» **The problem**
Copying exactly, give the lines in the material below from the one with "Maestros de Ojitlán" to the one with "Guarda la versione", ends included, and nothing besides.

» **Data supplied**
────────────────────
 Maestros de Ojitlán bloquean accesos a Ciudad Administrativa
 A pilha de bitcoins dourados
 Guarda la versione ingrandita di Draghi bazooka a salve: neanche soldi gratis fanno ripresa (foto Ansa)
────────────────────
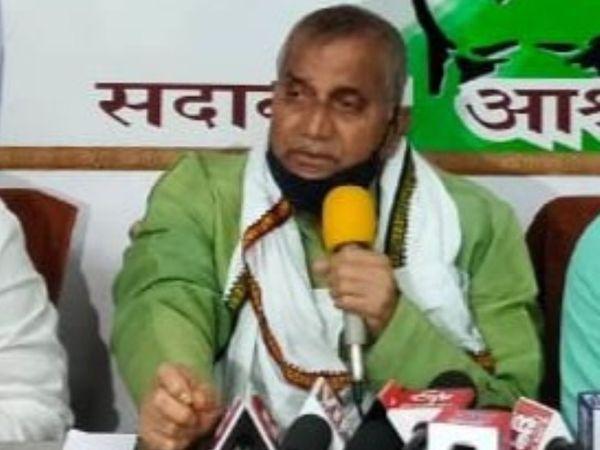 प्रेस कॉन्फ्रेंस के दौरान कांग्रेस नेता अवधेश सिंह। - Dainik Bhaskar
────────────────────
» **Response to the exercise**
 Maestros de Ojitlán bloquean accesos a Ciudad Administrativa
 A pilha de bitcoins dourados
 Guarda la versione ingrandita di Draghi bazooka a salve: neanche soldi gratis fanno ripresa (foto Ansa)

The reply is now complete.